Russian painter Wassily Kandinsky was a pioneer of abstract painting and one of the most influential figures in modern art. Born in Moscow 150 years ago, Kandinsky’s life and art was informed by the 1917 Russian Revolution and the chaos and social upheaval across Europe during the early twentieth century.

In this BBC documentary, Dr Christian Weikop, Senior Lecturer and ECA Chancellor’s Fellow in History of Art, and a specialist in Expressionism, examines Kandinsky’s Russian roots.

In London, Dr Weikop interviews Kandinsky experts and historians of modern art, Dr Shulamith Behr, Prof John Milner, Prof Christina Lodder, Prof Rose-Carol Washton Long and Prof Peter Vergo. Connor Jordan, Deputy Chairman of Impressionist and Modern art at Christie’s, also discusses the very recent sale of a large Kandinsky painting and the artist’s standing in the art market.

In Moscow, various Russian specialists reflect on Kandinsky. Dr Sergey Dzikevitch, the curator of an exhibition celebrating Kandinsky’s 150th anniversary takes us inside the apartment block in central Moscow where Kandinsky lived and worked. Elena Preis – Kandinsky’s grandniece and a celebrated artist in her own right – and her grand-daughter Alexandra discuss their artistic and family connections with the artist. The grandson of Alexander Rodchenko and Varvara Stepanova also considers the turbulent relationship that Kandinsky had with these two artists, and additionally, Natalia Avtonomova, a Kandinsky expert based at the Pushkin Museum of Fine Art in Moscow, considers the artist’s legacy from the late Soviet era onwards.

--- Record set ---
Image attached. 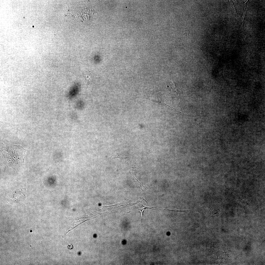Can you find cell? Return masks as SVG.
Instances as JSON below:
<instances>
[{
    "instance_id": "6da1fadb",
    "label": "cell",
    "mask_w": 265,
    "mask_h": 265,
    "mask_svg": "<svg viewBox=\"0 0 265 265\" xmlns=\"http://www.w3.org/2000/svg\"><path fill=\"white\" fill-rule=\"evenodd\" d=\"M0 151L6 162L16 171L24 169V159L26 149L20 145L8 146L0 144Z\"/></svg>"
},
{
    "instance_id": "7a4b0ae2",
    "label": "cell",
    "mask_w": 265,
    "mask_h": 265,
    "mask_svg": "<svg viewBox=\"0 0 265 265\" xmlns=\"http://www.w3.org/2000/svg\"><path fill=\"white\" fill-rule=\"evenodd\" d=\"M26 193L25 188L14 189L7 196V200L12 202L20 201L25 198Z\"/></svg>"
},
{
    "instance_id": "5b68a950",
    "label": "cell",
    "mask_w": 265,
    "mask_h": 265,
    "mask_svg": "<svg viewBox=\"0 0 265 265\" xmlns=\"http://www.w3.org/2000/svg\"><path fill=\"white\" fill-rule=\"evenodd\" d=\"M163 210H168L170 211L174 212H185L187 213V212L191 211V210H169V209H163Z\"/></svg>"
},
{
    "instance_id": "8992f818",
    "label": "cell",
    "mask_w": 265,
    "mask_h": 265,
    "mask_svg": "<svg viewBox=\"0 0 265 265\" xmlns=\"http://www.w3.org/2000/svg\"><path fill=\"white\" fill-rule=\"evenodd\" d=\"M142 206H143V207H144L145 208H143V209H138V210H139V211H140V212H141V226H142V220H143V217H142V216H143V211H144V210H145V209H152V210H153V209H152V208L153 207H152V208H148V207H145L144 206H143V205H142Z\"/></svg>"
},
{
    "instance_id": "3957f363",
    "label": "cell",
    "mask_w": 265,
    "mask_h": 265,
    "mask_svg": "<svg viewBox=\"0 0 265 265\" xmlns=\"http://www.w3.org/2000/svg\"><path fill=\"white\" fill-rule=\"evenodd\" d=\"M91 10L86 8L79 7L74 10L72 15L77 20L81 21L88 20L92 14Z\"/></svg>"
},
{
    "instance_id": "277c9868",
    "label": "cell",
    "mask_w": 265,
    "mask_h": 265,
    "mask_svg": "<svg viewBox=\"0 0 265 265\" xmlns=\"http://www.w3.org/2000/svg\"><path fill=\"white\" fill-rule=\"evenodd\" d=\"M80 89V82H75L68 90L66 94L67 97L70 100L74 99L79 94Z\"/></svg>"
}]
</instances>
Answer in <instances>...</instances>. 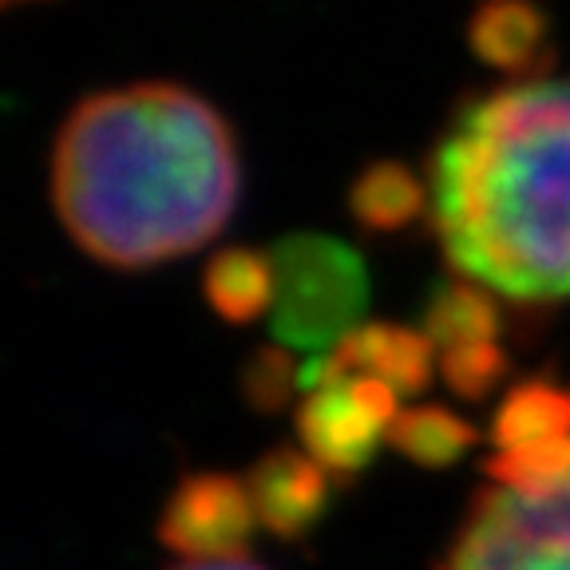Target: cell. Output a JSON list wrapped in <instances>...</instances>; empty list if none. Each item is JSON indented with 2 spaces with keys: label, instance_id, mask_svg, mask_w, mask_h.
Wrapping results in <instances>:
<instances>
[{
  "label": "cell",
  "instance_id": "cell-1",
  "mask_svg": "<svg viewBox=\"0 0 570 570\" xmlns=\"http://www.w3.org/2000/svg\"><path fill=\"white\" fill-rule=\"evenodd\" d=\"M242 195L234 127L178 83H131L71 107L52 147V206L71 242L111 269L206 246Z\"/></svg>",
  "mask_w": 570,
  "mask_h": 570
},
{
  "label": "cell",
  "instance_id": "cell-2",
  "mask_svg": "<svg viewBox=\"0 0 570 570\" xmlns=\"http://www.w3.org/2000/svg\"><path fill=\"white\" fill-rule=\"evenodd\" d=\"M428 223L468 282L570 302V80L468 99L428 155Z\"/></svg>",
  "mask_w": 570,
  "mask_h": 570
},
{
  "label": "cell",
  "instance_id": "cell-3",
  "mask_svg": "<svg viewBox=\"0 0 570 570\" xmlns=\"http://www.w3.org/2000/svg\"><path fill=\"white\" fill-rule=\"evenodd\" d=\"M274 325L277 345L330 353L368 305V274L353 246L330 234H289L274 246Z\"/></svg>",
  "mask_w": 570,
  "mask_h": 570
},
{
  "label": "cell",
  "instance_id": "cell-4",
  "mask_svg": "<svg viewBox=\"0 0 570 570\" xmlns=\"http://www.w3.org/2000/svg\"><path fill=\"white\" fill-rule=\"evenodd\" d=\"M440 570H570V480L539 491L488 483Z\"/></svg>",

--- Written exercise 1 ---
According to the documentary description, what shaped Kandinsky's life and art? Answer in one to three sentences.
--- Written exercise 2 ---
Rewrite the documentary description from "In this BBC" up to and including "Kandinsky’s Russian roots.", substituting "film" for "documentary".
None of the records is needed for the tasks.

--- Complete output 1 ---
Kandinsky's life and art were shaped by the 1917 Russian Revolution. They were also shaped by the chaos and social upheaval across Europe in the early twentieth century.

--- Complete output 2 ---
In this BBC film, Dr Christian Weikop, Senior Lecturer and ECA Chancellor’s Fellow in History of Art, and a specialist in Expressionism, examines Kandinsky’s Russian roots.